"You make George out to be extremely selfish, which I am sure he is not."

"No, not more so than we all are."

"Why, mother, I am sure you are not selfish. You are always ready to sacrifice your own enjoyment for the sake of promoting that of others."

"I have been subjected to a longer course of discipline, than either you or George. I have lived long enough to know, that the true secret of making ourselves happy is to endeavour to make others so. This is, at least, the case with all those whose finer sensibilities have not been blunted, or, more properly speaking, have been rightly cultivated. But it will do no good to enter into a metaphysical discussion of the subject. The course proper to be pursued by a woman, whose husband's income is rather limited, appears to me perfectly plain."

"The course proper for me to pursue, is that which will best please
George."

"Certainly, and that is precisely what I would advise you to do; but I don't think that literally acting upon this suggestion of his, respecting domestic duties, will please him for any great length of time."

Emily made no reply to this. She had decided in her own mind to obey the wishes of George, more especially as they exactly accorded with her own.

A few weeks from the time of the foregoing conversation, George and Emily Brenton commenced housekeeping. Their house was neatly and handsomely furnished, and through the influence of Emily's mother, Experience Breck, a girl thirty-five years old, who well understood domestic, labour, undertook to perform the duties of chambermaid, laundress, and cook, for what all concerned considered a reasonable compensation.

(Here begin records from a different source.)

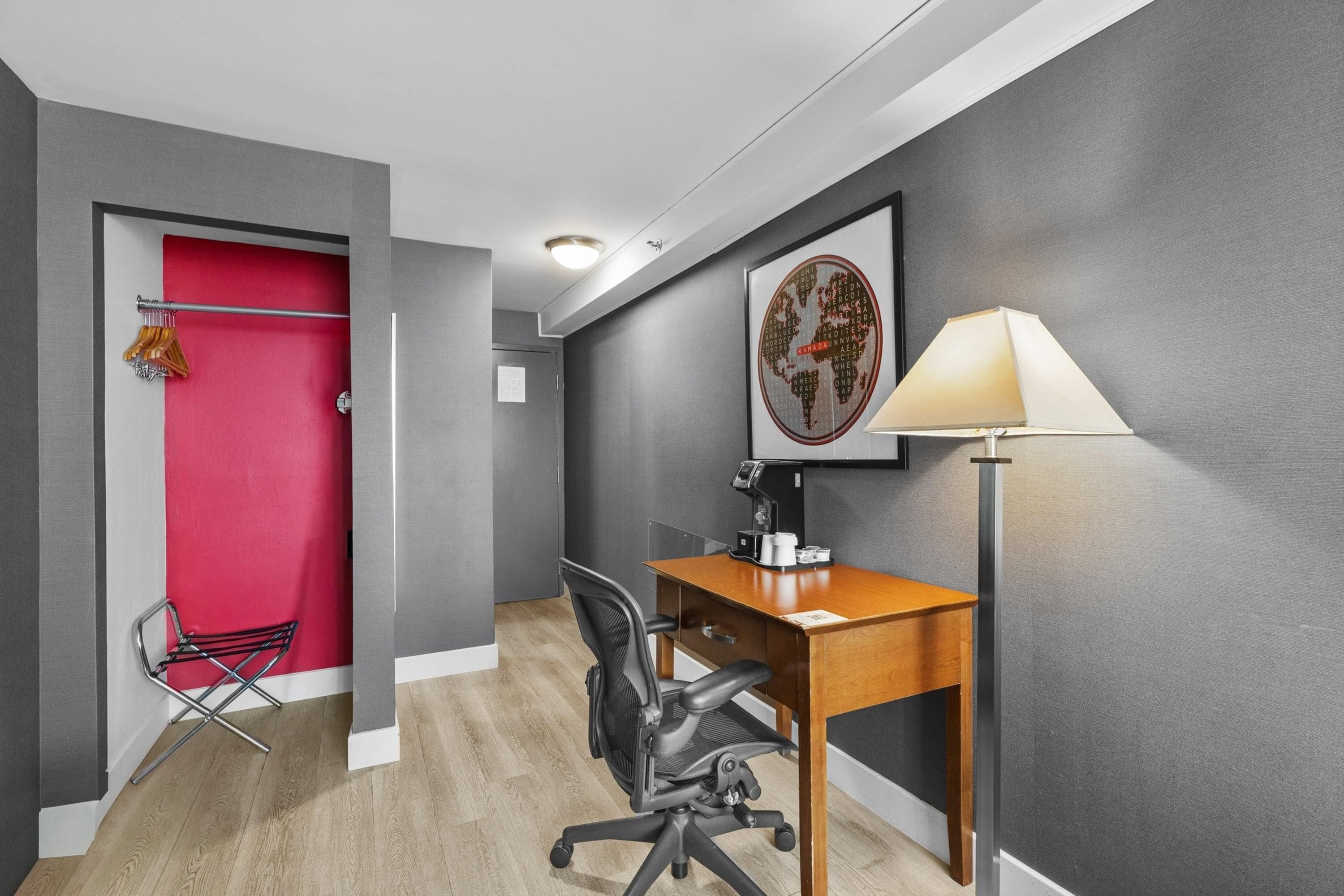 A modern office space with a desk, chair, and a red door.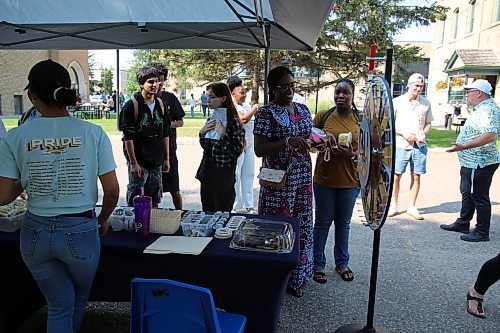 BU students spin the wheel to win prizes during Orientation Day on Tuesday. (Abiola Odutola/The Brandon Sun)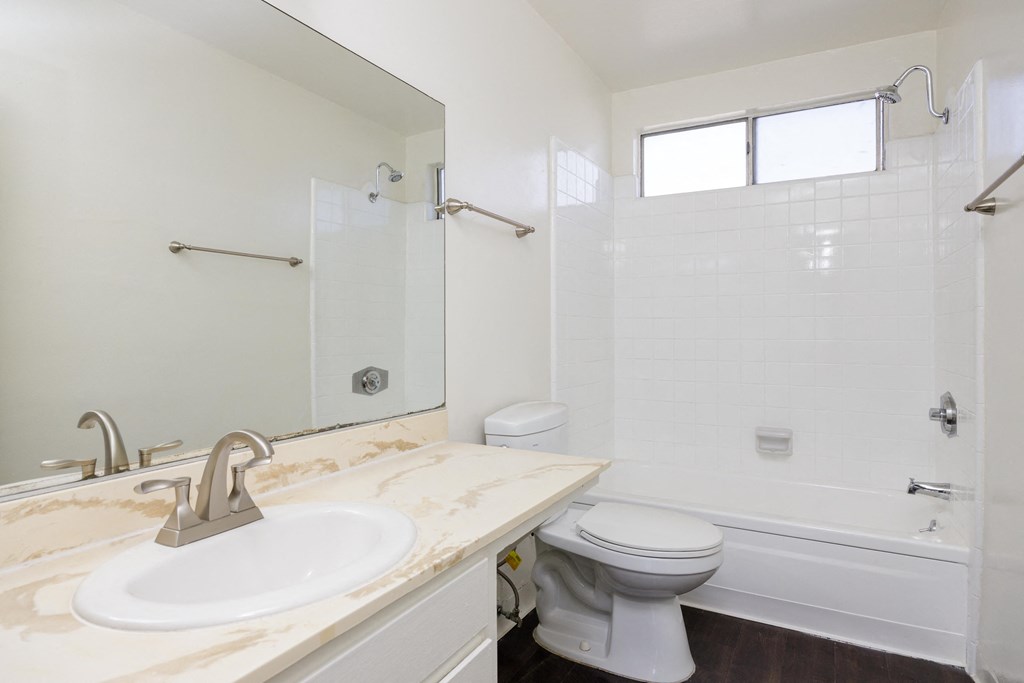 a bathroom with a sink toilet and a shower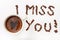 I miss you sign with coffee beans and cup of coffee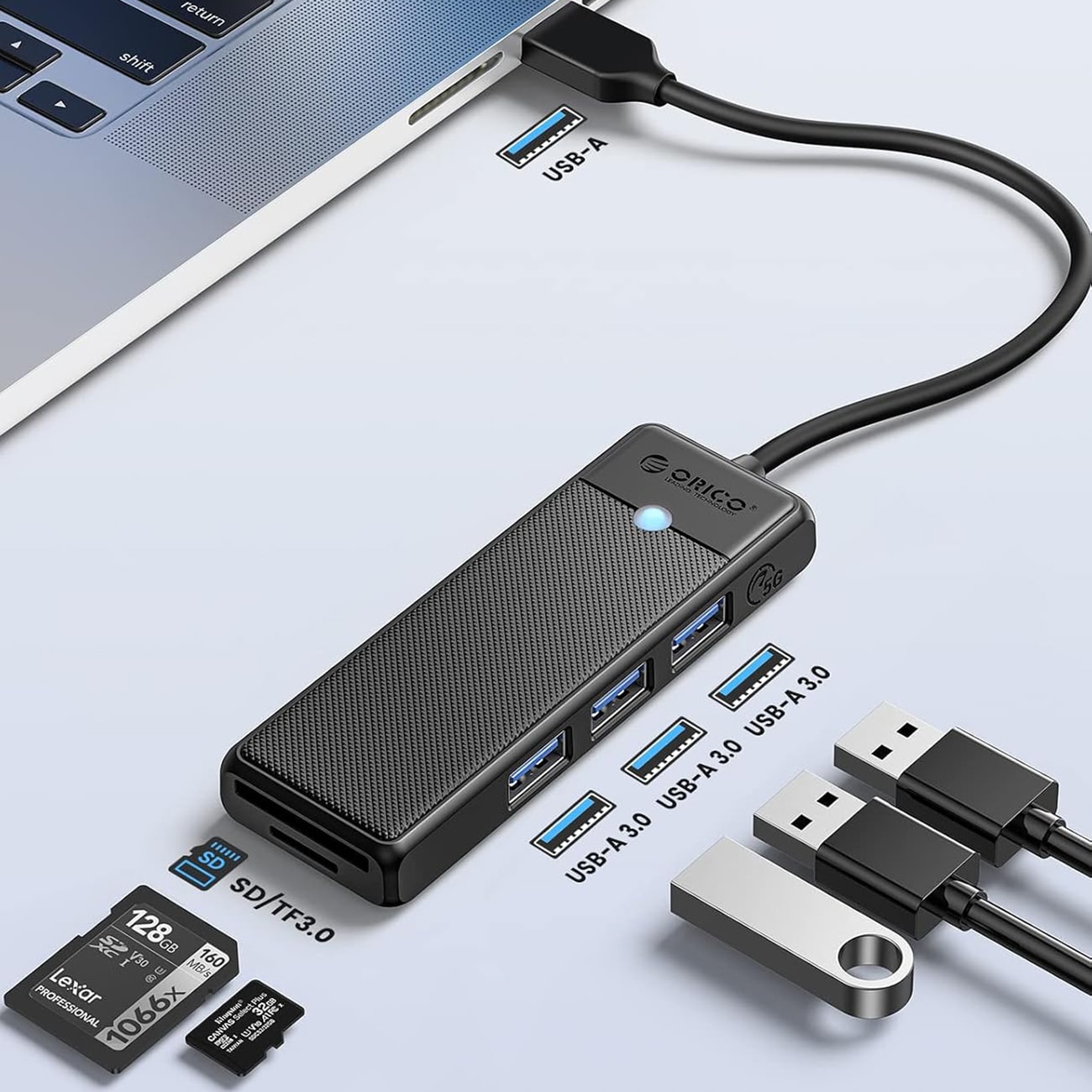 Orico PAPW3AT-U3 USB-hub med 4 porter (3x USB-A 3.0) og microSD/SD-kortleser, 1 m – svart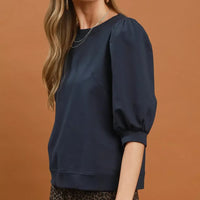 Navy crewneck sweatshirt with puff sleeves and relaxed hem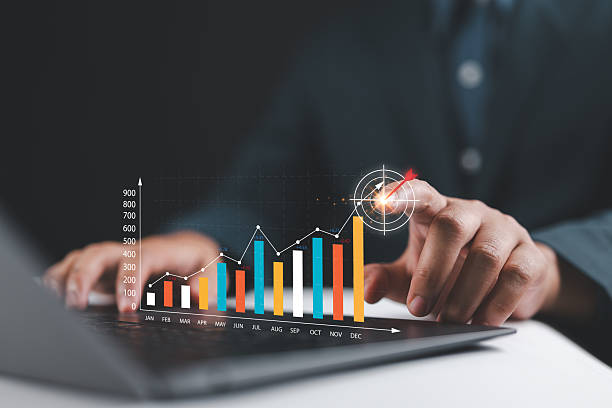 istock Businessman analyzing company's financial balance sheet working with digital augmented reality graphics. Businessman using laptop calculates financial data for long-term investment. 2228701296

Their home, to make use of George's words, the first time he saw Emily's parents after everything was satisfactorily arranged, "was a little paradise." Pedy (the diminutive for Experience) was the best of cooks and clear-starchers, and never had he tasted such savory soups, and meat roasted so exactly to a turn, or such puddings and such pastry; and never had it been his fortune to wear shirt-bosoms and collars, which so completely emulated the drifted snow.

"And Emily too—she was the dearest and most cheerful of wives, and so bright an atmosphere always surrounded her, that one might almost imagine that she was a bundle of animated sunbeams. She was always ready to sing and play to him, or to listen while he read to her from some favourite author."